Department | Department of Industrial Engineering and Management |

Supervisors | ASSOCIATE PROF. Shoham Sabach |

ASSOCIATE PROF. Tamir Hazan | |

Full Thesis text |

Nonconvex optimization problems are in the frontline of today's research in applied mathematics.

In this thesis, we will focus on the finite sum model, which naturally appears in many applications of machine learning, data analysis, image processing, to mention just a few. Motivated by challenging large-scale applications, such as the clustering problem and training of neural networks, we study three types of finite sum models. In each case, we propose a tailored iterative method, which is designed to exploit the structure of the model and come with theoretical guarantees.

Motivated by the Clustering Problem, the first model studies the problem of minimizing an objective function defined as the finite sum of a minimum collection of nonsmooth and convex functions. To tackle this nonsmooth and nonconvex problem, we develop a Smoothing Alternating Minimization-Based Algorithm (SAMBA), which is proven to globally converge to a critical point of the smoothed problem. We then show how it can be applied to the Clustering Problem with adequate smoothing functions, producing two very simple algorithms resembling the so-called k-means algorithm, with global convergence analysis. In addition, we compare the clusterings attained by the two smoothing approaches, over several clustering measures.

The second model deals with a finite sum of a maximum of gradient Lipschitz functions which are not necessarily convex, thus it is a nonconvex and nonsmooth minimization problem. This model is of great interest to the machine learning community, since the objective function in specific deep learning applications fits this model. We develop a Stochastic Proximal Linear Method (SPLM) that is guaranteed to reach a critical point of this learning objective and analyze its convergence rate. We show the effectiveness of the proposed method over other well-known machine learning stochastic algorithms, which lack any theoretical guarantees.

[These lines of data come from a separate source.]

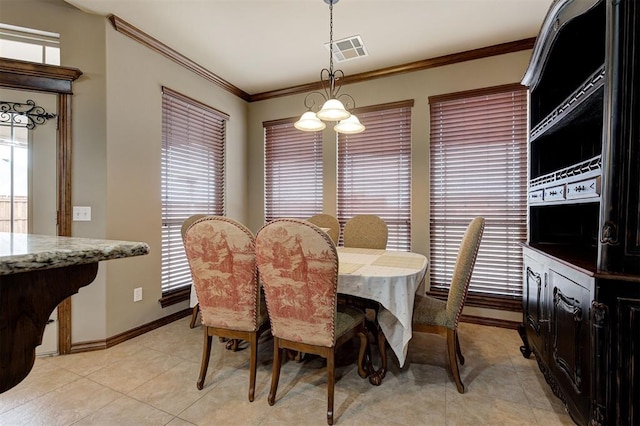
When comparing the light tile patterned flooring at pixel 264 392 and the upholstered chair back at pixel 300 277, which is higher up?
the upholstered chair back at pixel 300 277

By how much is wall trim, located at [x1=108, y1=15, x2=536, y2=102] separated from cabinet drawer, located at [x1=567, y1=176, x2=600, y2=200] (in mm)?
2020

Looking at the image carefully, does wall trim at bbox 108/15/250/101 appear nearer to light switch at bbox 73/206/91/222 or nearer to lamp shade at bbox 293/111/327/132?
light switch at bbox 73/206/91/222

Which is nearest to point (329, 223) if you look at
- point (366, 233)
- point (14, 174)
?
point (366, 233)

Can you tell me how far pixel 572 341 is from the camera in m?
1.46

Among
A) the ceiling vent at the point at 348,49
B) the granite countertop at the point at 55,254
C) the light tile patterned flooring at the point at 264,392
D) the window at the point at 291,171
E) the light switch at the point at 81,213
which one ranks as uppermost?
the ceiling vent at the point at 348,49

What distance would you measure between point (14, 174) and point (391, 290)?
293 centimetres

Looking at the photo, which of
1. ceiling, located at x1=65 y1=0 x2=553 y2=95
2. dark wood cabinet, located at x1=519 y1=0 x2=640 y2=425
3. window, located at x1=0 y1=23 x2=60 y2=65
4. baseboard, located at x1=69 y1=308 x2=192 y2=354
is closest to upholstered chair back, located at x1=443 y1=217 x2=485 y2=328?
dark wood cabinet, located at x1=519 y1=0 x2=640 y2=425

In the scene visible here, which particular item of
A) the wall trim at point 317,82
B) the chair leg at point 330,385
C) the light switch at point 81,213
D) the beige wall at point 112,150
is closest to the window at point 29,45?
the beige wall at point 112,150

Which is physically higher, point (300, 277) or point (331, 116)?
point (331, 116)

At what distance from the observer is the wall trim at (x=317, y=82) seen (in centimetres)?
274

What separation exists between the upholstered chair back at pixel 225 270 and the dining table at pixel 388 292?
0.57m

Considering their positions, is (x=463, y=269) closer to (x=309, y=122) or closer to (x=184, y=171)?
(x=309, y=122)

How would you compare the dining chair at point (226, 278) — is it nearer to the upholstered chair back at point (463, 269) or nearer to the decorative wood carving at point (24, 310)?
the decorative wood carving at point (24, 310)

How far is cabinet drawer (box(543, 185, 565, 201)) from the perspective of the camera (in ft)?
5.77
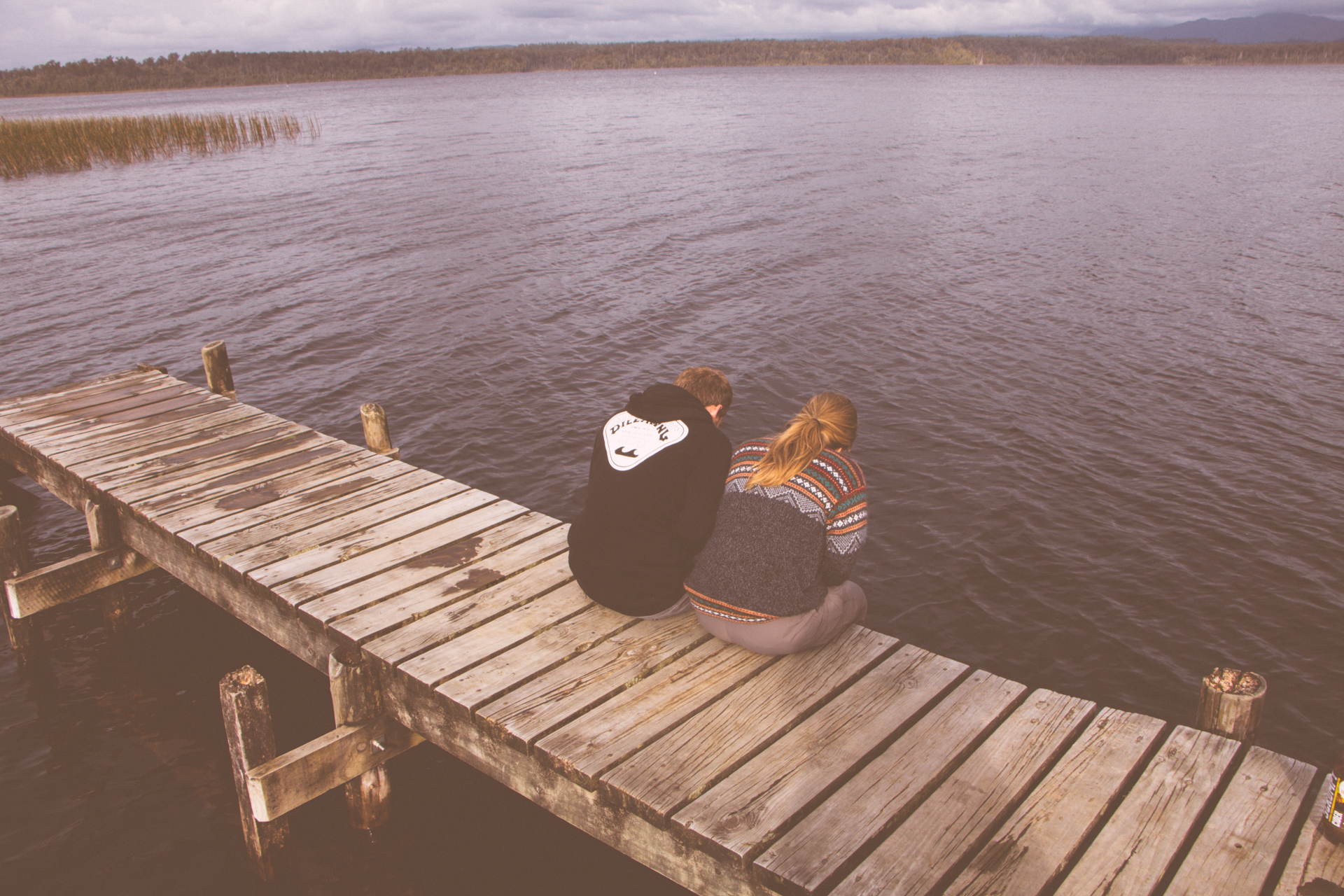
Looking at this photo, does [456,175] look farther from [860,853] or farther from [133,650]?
[860,853]

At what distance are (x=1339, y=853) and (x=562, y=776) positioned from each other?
3701mm

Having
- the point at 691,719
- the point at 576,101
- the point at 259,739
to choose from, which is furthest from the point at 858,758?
the point at 576,101

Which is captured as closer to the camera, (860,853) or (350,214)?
(860,853)

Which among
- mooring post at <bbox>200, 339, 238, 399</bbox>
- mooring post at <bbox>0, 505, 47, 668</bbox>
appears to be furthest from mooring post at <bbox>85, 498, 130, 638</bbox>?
mooring post at <bbox>200, 339, 238, 399</bbox>

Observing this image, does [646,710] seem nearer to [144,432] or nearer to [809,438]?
[809,438]

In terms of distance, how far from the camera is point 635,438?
16.2 feet

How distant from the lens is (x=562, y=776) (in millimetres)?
4656

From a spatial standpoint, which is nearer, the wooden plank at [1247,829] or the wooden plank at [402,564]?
the wooden plank at [1247,829]

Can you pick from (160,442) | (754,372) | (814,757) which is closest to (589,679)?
(814,757)

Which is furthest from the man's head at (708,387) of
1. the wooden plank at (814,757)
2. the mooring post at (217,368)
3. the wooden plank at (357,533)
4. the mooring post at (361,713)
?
the mooring post at (217,368)

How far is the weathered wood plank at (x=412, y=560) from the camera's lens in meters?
6.22

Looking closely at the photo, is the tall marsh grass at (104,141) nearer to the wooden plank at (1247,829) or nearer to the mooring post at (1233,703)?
the mooring post at (1233,703)

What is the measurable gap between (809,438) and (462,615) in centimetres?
290

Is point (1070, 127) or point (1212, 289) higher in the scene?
point (1070, 127)
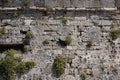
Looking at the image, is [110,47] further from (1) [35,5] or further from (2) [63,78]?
(1) [35,5]

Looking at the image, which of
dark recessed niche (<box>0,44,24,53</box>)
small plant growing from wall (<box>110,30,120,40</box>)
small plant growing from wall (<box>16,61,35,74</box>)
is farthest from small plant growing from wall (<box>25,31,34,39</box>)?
small plant growing from wall (<box>110,30,120,40</box>)

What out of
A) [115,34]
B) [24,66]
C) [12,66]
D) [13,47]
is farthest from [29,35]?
[115,34]

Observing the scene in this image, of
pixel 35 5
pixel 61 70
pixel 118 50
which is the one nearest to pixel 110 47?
pixel 118 50

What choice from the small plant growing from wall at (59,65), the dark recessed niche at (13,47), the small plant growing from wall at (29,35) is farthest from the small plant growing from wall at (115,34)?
the dark recessed niche at (13,47)

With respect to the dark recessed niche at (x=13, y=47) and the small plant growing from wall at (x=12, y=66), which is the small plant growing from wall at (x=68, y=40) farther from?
the dark recessed niche at (x=13, y=47)

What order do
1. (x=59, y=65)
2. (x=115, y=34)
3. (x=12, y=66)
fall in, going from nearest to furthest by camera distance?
(x=12, y=66) → (x=59, y=65) → (x=115, y=34)

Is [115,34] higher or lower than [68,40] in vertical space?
higher

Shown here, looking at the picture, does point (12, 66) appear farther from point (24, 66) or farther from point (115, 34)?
point (115, 34)

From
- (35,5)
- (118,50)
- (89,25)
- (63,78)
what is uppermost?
(35,5)
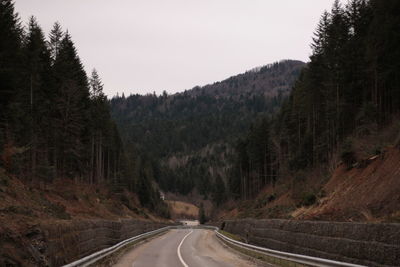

The third part of this thesis focuses on the Split Feasibility Problem, which can be modeled as a sum of two functions. The purpose of this part is to study this problem from an optimization point-of-view and propose a catalog of iterative methods for solving the problem in the nonconvex setting. We consider four different optimization formulations of the problem, where each model has advantageous in different settings of the problem. For each model, we study relevant iterative algorithms, some of which are well-known in this area and some are new. All the studied methods, including the well-known CQ Algorithm, are proven to have global convergence guarantees in the nonconvex setting under mild conditions on the problem's data.